Compartimos con ustedes este texto, todavía vigente, de la poeta, ensayista y lingüista argentina Ivonne Bordelois, a diez años de su publicación.
En estos días, se habla mucho de violencia; acaso demasiado. El mismo hablar contra la violencia parece generar violencia. Profetas que aúllan, pacificadores que abruman, políticos y periodistas que ensordecen, rockeros que deliran: de este estruendo parece surgir en nosotros sólo un vehemente deseo de fuga a un lugar de silencio y de paz. Acaso ese lugar es mucho más accesible que lo que nos imaginamos. Y estas líneas, que intentan una suerte de ecología del lenguaje, se proponen imaginar ese lugar; porque uno de los aterradores poderes de la violencia es que está destinada, precisamente, a la tarea de destruir la imaginación, tarea en la que es muy eficaz.
Una primera y muy extendida forma de violencia que sufre la lengua, en la que todos prácticamente participamos, es el prejuicio que de manera exclusiva la define como un medio de comunicación. No es un azar el que un filósofo como Walter Benjamin, al hablar de la caída, diga que la primera caída consiste en considerar la palabra como un medio o un instrumento. Si se la considera así –como lo hace nuestra sociedad–, se la violenta en el sentido de que se olvida que el lenguaje –en particular, el lenguaje poético– no es sólo el medio, sino también el fin de la comunicación. Cuando se mediatiza el lenguaje, cuando se lo considera sólo una mediación para otra mediación –porque la comunicación se pone al servicio del marketing, el marketing, del dinero, y así sucesiva e infinitamente– nos olvidamos de que el lenguaje es ante todo un placer, un placer sagrado; una forma, acaso la más elevada, de amor y de conocimiento.
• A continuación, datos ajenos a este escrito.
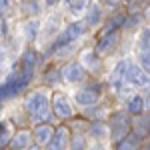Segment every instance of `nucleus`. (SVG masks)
Returning a JSON list of instances; mask_svg holds the SVG:
<instances>
[{"instance_id":"1","label":"nucleus","mask_w":150,"mask_h":150,"mask_svg":"<svg viewBox=\"0 0 150 150\" xmlns=\"http://www.w3.org/2000/svg\"><path fill=\"white\" fill-rule=\"evenodd\" d=\"M26 110L34 118V122H46L50 118V102L44 92H32L26 98Z\"/></svg>"},{"instance_id":"2","label":"nucleus","mask_w":150,"mask_h":150,"mask_svg":"<svg viewBox=\"0 0 150 150\" xmlns=\"http://www.w3.org/2000/svg\"><path fill=\"white\" fill-rule=\"evenodd\" d=\"M124 80L132 86H146L150 80V74L144 72V68L140 64H132L128 62V68H126V74H124Z\"/></svg>"},{"instance_id":"3","label":"nucleus","mask_w":150,"mask_h":150,"mask_svg":"<svg viewBox=\"0 0 150 150\" xmlns=\"http://www.w3.org/2000/svg\"><path fill=\"white\" fill-rule=\"evenodd\" d=\"M128 132H130V122H128V118L124 114L114 116V120H112V130H110L112 140H114V142H118L120 138H124Z\"/></svg>"},{"instance_id":"4","label":"nucleus","mask_w":150,"mask_h":150,"mask_svg":"<svg viewBox=\"0 0 150 150\" xmlns=\"http://www.w3.org/2000/svg\"><path fill=\"white\" fill-rule=\"evenodd\" d=\"M68 128L60 126L56 128L54 132H52V136H50V140H48V150H64L66 146H68Z\"/></svg>"},{"instance_id":"5","label":"nucleus","mask_w":150,"mask_h":150,"mask_svg":"<svg viewBox=\"0 0 150 150\" xmlns=\"http://www.w3.org/2000/svg\"><path fill=\"white\" fill-rule=\"evenodd\" d=\"M52 108H54V114L58 118H68L72 116V106H70V100L64 96V94H54L52 96Z\"/></svg>"},{"instance_id":"6","label":"nucleus","mask_w":150,"mask_h":150,"mask_svg":"<svg viewBox=\"0 0 150 150\" xmlns=\"http://www.w3.org/2000/svg\"><path fill=\"white\" fill-rule=\"evenodd\" d=\"M84 76H86V70L78 62L66 64L64 70H62V80L64 82H80V80H84Z\"/></svg>"},{"instance_id":"7","label":"nucleus","mask_w":150,"mask_h":150,"mask_svg":"<svg viewBox=\"0 0 150 150\" xmlns=\"http://www.w3.org/2000/svg\"><path fill=\"white\" fill-rule=\"evenodd\" d=\"M118 40H120V36H118L116 30L108 32V34H102L100 40H98V44H96V50H94V52H96V54H108V52L118 44Z\"/></svg>"},{"instance_id":"8","label":"nucleus","mask_w":150,"mask_h":150,"mask_svg":"<svg viewBox=\"0 0 150 150\" xmlns=\"http://www.w3.org/2000/svg\"><path fill=\"white\" fill-rule=\"evenodd\" d=\"M86 22L84 20H78V22H72V24H68L66 28H64V38L68 40V42H74V40H78V38H82L84 36V32H86Z\"/></svg>"},{"instance_id":"9","label":"nucleus","mask_w":150,"mask_h":150,"mask_svg":"<svg viewBox=\"0 0 150 150\" xmlns=\"http://www.w3.org/2000/svg\"><path fill=\"white\" fill-rule=\"evenodd\" d=\"M100 100V94L96 88H84L76 92V102L80 106H94V104Z\"/></svg>"},{"instance_id":"10","label":"nucleus","mask_w":150,"mask_h":150,"mask_svg":"<svg viewBox=\"0 0 150 150\" xmlns=\"http://www.w3.org/2000/svg\"><path fill=\"white\" fill-rule=\"evenodd\" d=\"M140 144H142L140 134H130V132H128L124 138H120L116 142V150H138Z\"/></svg>"},{"instance_id":"11","label":"nucleus","mask_w":150,"mask_h":150,"mask_svg":"<svg viewBox=\"0 0 150 150\" xmlns=\"http://www.w3.org/2000/svg\"><path fill=\"white\" fill-rule=\"evenodd\" d=\"M100 20H102V8H100V4L98 2H90L88 10H86V18H84L86 26H98Z\"/></svg>"},{"instance_id":"12","label":"nucleus","mask_w":150,"mask_h":150,"mask_svg":"<svg viewBox=\"0 0 150 150\" xmlns=\"http://www.w3.org/2000/svg\"><path fill=\"white\" fill-rule=\"evenodd\" d=\"M128 62H130V60H126V58H124V60H120L114 68H112V74H110V84H112L114 88H118V86H120V82L124 80V74H126Z\"/></svg>"},{"instance_id":"13","label":"nucleus","mask_w":150,"mask_h":150,"mask_svg":"<svg viewBox=\"0 0 150 150\" xmlns=\"http://www.w3.org/2000/svg\"><path fill=\"white\" fill-rule=\"evenodd\" d=\"M34 136H36V142H38L40 146H42V144H48V140L52 136V128L48 126V124H40V126H36Z\"/></svg>"},{"instance_id":"14","label":"nucleus","mask_w":150,"mask_h":150,"mask_svg":"<svg viewBox=\"0 0 150 150\" xmlns=\"http://www.w3.org/2000/svg\"><path fill=\"white\" fill-rule=\"evenodd\" d=\"M28 142H30V132L22 130V132H18V134L10 140V146L14 150H22V148H26V146H28Z\"/></svg>"},{"instance_id":"15","label":"nucleus","mask_w":150,"mask_h":150,"mask_svg":"<svg viewBox=\"0 0 150 150\" xmlns=\"http://www.w3.org/2000/svg\"><path fill=\"white\" fill-rule=\"evenodd\" d=\"M38 32H40V22H38V20H28L26 26H24V34H26V38H28L30 42H34L36 36H38Z\"/></svg>"},{"instance_id":"16","label":"nucleus","mask_w":150,"mask_h":150,"mask_svg":"<svg viewBox=\"0 0 150 150\" xmlns=\"http://www.w3.org/2000/svg\"><path fill=\"white\" fill-rule=\"evenodd\" d=\"M144 110V98L142 96H132L128 100V112L130 114H142Z\"/></svg>"},{"instance_id":"17","label":"nucleus","mask_w":150,"mask_h":150,"mask_svg":"<svg viewBox=\"0 0 150 150\" xmlns=\"http://www.w3.org/2000/svg\"><path fill=\"white\" fill-rule=\"evenodd\" d=\"M24 12L28 16H38L40 14V2L38 0H26L24 2Z\"/></svg>"},{"instance_id":"18","label":"nucleus","mask_w":150,"mask_h":150,"mask_svg":"<svg viewBox=\"0 0 150 150\" xmlns=\"http://www.w3.org/2000/svg\"><path fill=\"white\" fill-rule=\"evenodd\" d=\"M90 134H92L94 138H106V134H108V128L100 124V122H94L92 126H90Z\"/></svg>"},{"instance_id":"19","label":"nucleus","mask_w":150,"mask_h":150,"mask_svg":"<svg viewBox=\"0 0 150 150\" xmlns=\"http://www.w3.org/2000/svg\"><path fill=\"white\" fill-rule=\"evenodd\" d=\"M86 6H88V0H72L70 2V12L72 14H80V12H84Z\"/></svg>"},{"instance_id":"20","label":"nucleus","mask_w":150,"mask_h":150,"mask_svg":"<svg viewBox=\"0 0 150 150\" xmlns=\"http://www.w3.org/2000/svg\"><path fill=\"white\" fill-rule=\"evenodd\" d=\"M82 58H84V64H86V66H90V68H96V66H98V62H100L96 52H86Z\"/></svg>"},{"instance_id":"21","label":"nucleus","mask_w":150,"mask_h":150,"mask_svg":"<svg viewBox=\"0 0 150 150\" xmlns=\"http://www.w3.org/2000/svg\"><path fill=\"white\" fill-rule=\"evenodd\" d=\"M140 52H144V50H150V30H144L142 36H140Z\"/></svg>"},{"instance_id":"22","label":"nucleus","mask_w":150,"mask_h":150,"mask_svg":"<svg viewBox=\"0 0 150 150\" xmlns=\"http://www.w3.org/2000/svg\"><path fill=\"white\" fill-rule=\"evenodd\" d=\"M140 66L144 68V72H148V74H150V50L140 52Z\"/></svg>"},{"instance_id":"23","label":"nucleus","mask_w":150,"mask_h":150,"mask_svg":"<svg viewBox=\"0 0 150 150\" xmlns=\"http://www.w3.org/2000/svg\"><path fill=\"white\" fill-rule=\"evenodd\" d=\"M84 146H86V140L82 138V136H76V138H72L70 150H84Z\"/></svg>"},{"instance_id":"24","label":"nucleus","mask_w":150,"mask_h":150,"mask_svg":"<svg viewBox=\"0 0 150 150\" xmlns=\"http://www.w3.org/2000/svg\"><path fill=\"white\" fill-rule=\"evenodd\" d=\"M10 140H8V134H6V128H4V132H0V148H4L6 144H8Z\"/></svg>"},{"instance_id":"25","label":"nucleus","mask_w":150,"mask_h":150,"mask_svg":"<svg viewBox=\"0 0 150 150\" xmlns=\"http://www.w3.org/2000/svg\"><path fill=\"white\" fill-rule=\"evenodd\" d=\"M8 6H10V0H0V14H4Z\"/></svg>"},{"instance_id":"26","label":"nucleus","mask_w":150,"mask_h":150,"mask_svg":"<svg viewBox=\"0 0 150 150\" xmlns=\"http://www.w3.org/2000/svg\"><path fill=\"white\" fill-rule=\"evenodd\" d=\"M58 72H48V76H46V80L48 82H56L58 80V76H56Z\"/></svg>"},{"instance_id":"27","label":"nucleus","mask_w":150,"mask_h":150,"mask_svg":"<svg viewBox=\"0 0 150 150\" xmlns=\"http://www.w3.org/2000/svg\"><path fill=\"white\" fill-rule=\"evenodd\" d=\"M4 60H6V50L0 46V66H4Z\"/></svg>"},{"instance_id":"28","label":"nucleus","mask_w":150,"mask_h":150,"mask_svg":"<svg viewBox=\"0 0 150 150\" xmlns=\"http://www.w3.org/2000/svg\"><path fill=\"white\" fill-rule=\"evenodd\" d=\"M106 4H110V6H116V4H120V0H102Z\"/></svg>"},{"instance_id":"29","label":"nucleus","mask_w":150,"mask_h":150,"mask_svg":"<svg viewBox=\"0 0 150 150\" xmlns=\"http://www.w3.org/2000/svg\"><path fill=\"white\" fill-rule=\"evenodd\" d=\"M60 0H46V6H54V4H58Z\"/></svg>"},{"instance_id":"30","label":"nucleus","mask_w":150,"mask_h":150,"mask_svg":"<svg viewBox=\"0 0 150 150\" xmlns=\"http://www.w3.org/2000/svg\"><path fill=\"white\" fill-rule=\"evenodd\" d=\"M4 26H6V24L2 22V18H0V34H2V32H6V28H4Z\"/></svg>"},{"instance_id":"31","label":"nucleus","mask_w":150,"mask_h":150,"mask_svg":"<svg viewBox=\"0 0 150 150\" xmlns=\"http://www.w3.org/2000/svg\"><path fill=\"white\" fill-rule=\"evenodd\" d=\"M144 106H146V108L150 110V98H148V102H144Z\"/></svg>"},{"instance_id":"32","label":"nucleus","mask_w":150,"mask_h":150,"mask_svg":"<svg viewBox=\"0 0 150 150\" xmlns=\"http://www.w3.org/2000/svg\"><path fill=\"white\" fill-rule=\"evenodd\" d=\"M30 150H40V146H32V148H30Z\"/></svg>"},{"instance_id":"33","label":"nucleus","mask_w":150,"mask_h":150,"mask_svg":"<svg viewBox=\"0 0 150 150\" xmlns=\"http://www.w3.org/2000/svg\"><path fill=\"white\" fill-rule=\"evenodd\" d=\"M92 150H104V148H100V146H96V148H92Z\"/></svg>"},{"instance_id":"34","label":"nucleus","mask_w":150,"mask_h":150,"mask_svg":"<svg viewBox=\"0 0 150 150\" xmlns=\"http://www.w3.org/2000/svg\"><path fill=\"white\" fill-rule=\"evenodd\" d=\"M64 2H68V4H70V2H72V0H64Z\"/></svg>"},{"instance_id":"35","label":"nucleus","mask_w":150,"mask_h":150,"mask_svg":"<svg viewBox=\"0 0 150 150\" xmlns=\"http://www.w3.org/2000/svg\"><path fill=\"white\" fill-rule=\"evenodd\" d=\"M0 110H2V106H0Z\"/></svg>"},{"instance_id":"36","label":"nucleus","mask_w":150,"mask_h":150,"mask_svg":"<svg viewBox=\"0 0 150 150\" xmlns=\"http://www.w3.org/2000/svg\"><path fill=\"white\" fill-rule=\"evenodd\" d=\"M0 150H2V148H0Z\"/></svg>"},{"instance_id":"37","label":"nucleus","mask_w":150,"mask_h":150,"mask_svg":"<svg viewBox=\"0 0 150 150\" xmlns=\"http://www.w3.org/2000/svg\"><path fill=\"white\" fill-rule=\"evenodd\" d=\"M148 150H150V148H148Z\"/></svg>"}]
</instances>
En el logro de cada acto de lenguaje, hay una pulsión de vida que se satisface: una onda sonora emitida vocalmente encuentra su acogida en nuestra capacidad biológica de escucha, de un modo que cabe comparar con la plenitud del acto sexual: relación misteriosa y fecunda. El lenguaje pone de manifiesto nuestra capacidad innata de investir nuestra energía en palabras, que nos relacionan a su vez con los otros y con nosotros mismos. Y las relaciones existentes entre las palabras son a la vez espejo y modelo de nuestras propias relaciones con el universo.
A través de la comunicación, el lenguaje se va recreando, y con él se recrea el grupo que lo comparte. No sólo el placer sino incluso la identidad misma del grupo hablante entran en juego en cada acto verbal. Palabras como nación, proletariado, democracia, pacifismo, discriminación, derechos humanos nos han ido definiendo a través de los tiempos, y en verdad no podríamos reconocernos históricamente sin ellas, a pesar de las múltiples y conflictivas interpretaciones que de ellas podemos dar.
Si es verdad que la pulsión de vida, el Eros, es la que vincula al deseo y su objeto, y el placer es la señal certera de su realización, el lenguaje es una de las manifestaciones más evidentes y universales del principio de placer. En cada comunicación verbal que se logra, se da una relación misteriosa y fecunda. La libido hace de las palabras su objeto y habitación: entre la lengua parlante y la oreja escuchante, hay una relación análoga a la que existe entre el falo (que en sánscrito se llama lingam) y la vulva.
Este carácter peculiar del lenguaje es lo que garantiza su poder, un poder que prevalece sobre todas las operaciones intelectuales. En este sentido, es necesario recordar a Martí: “La lengua no es el caballo del pensamiento, sino su jinete”. Es decir, en la lengua hay algo anterior y superior, en cierto modo, al pensamiento mismo.